There are many parallels with the present-day themes of disruption in Silicon Valley and the tech ecosystem, but in place of financial engineering run amok we see privacy/targeting and exploitation of workers.
The second thing that stood out to me while reading the book was how throughout their history, even in their final months and days, Enron and their senior staff doubled down on errors of judgement further leveraging themselves and exacerbating their precarious position.
The main example of this is how Enron CFO Andy Fastow created multiple funds (each larger than the one before) that lent to Enron, with investment repayments guaranteed by Enron. Not only did Enron guarantee to repay the loans immediately should their credit rating be downgraded, but returns were also guaranteed by Enron shares, meaning if the share price fell to far, it would cost Enron far more shares to repay them. The worst part was that these two mechanisms – share price and credit rating – are intrinsically linked (both being proxies for confidence) such that should one go bad, it would be very likely that the other one would as well.
This all happened because of a culture that Enron executives may have called optimistic, but that many would have called arrogant. Arthur Anderson accountants and other Enron clients both spoke to this culture of arrogance – a feeling that Enron employees were better than everyone else.

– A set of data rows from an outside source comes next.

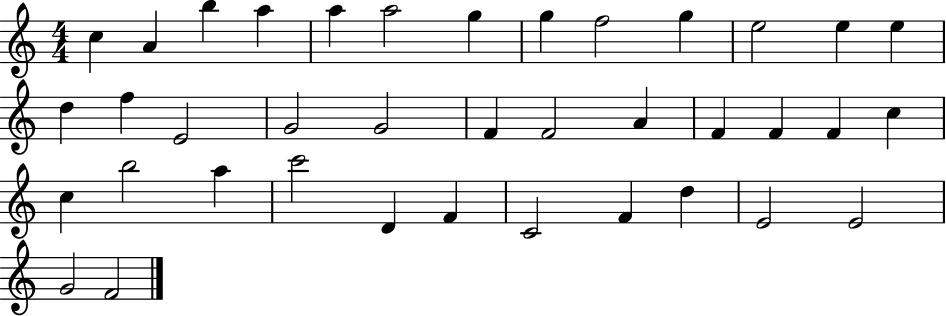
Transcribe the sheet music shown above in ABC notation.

X:1
T:Untitled
M:4/4
L:1/4
K:C
c A b a a a2 g g f2 g e2 e e d f E2 G2 G2 F F2 A F F F c c b2 a c'2 D F C2 F d E2 E2 G2 F2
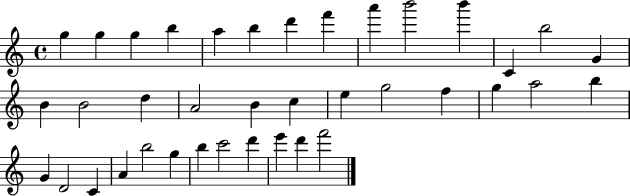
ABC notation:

X:1
T:Untitled
M:4/4
L:1/4
K:C
g g g b a b d' f' a' b'2 b' C b2 G B B2 d A2 B c e g2 f g a2 b G D2 C A b2 g b c'2 d' e' d' f'2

It seems that much of this arrogance came from Jeff Skilling who had previously been a partner at the management consultancy McKinsey & Company. McKinsey already have a reputation for elitism, and arguably arrogance (although in my limited experience they seem good at what they do), so combined with Skilling’s own meteoric rise through their ranks it’s not surprising that this was amplified at Enron.
It’s also not surprising in hindsight that Skilling’s own sense of self-worth became entangled with Enron’s share price to the point where he ultimately left due to its decline and then attempted to re-join as he realised that the decline may not have been his doing after all (it definitely was).
For me, the most egregious example of the arrogance in Enron’s culture came from CEO Ken Lay, who had much of his extensive personal wealth tied to Enron in the form of shares, loans, and future bonuses. So much of his wealth was tied to it that his financial advisors encouraged him to diversify, but rather than selling Enron shares and putting the money into other investments he took out loans for investments that were secured against the value of his Enron shares. This leverage was yet another dangerous link to a share price based on artificially inflated numbers, and another example of a cultural belief that Enron was special and could not fail.
Ultimately, one of the messages I ended up taking away from the book was that not only was Enron’s culture a toxic and unpleasant one that reduced their effectiveness as a company, but the arrogance in their culture and approach being the best way to do things led to them doubling down on the worst aspects during their toughest times.
For anyone interested in or working in finance, I’d recommend Enron: The Smartest Guys in the Room as a detailed study in how not to operate, and common ethical pitfalls to avoid. For anyone interested in company culture and how it affects performance, it’s a fascinating read, documenting one of the clearest examples of that connection that I know of.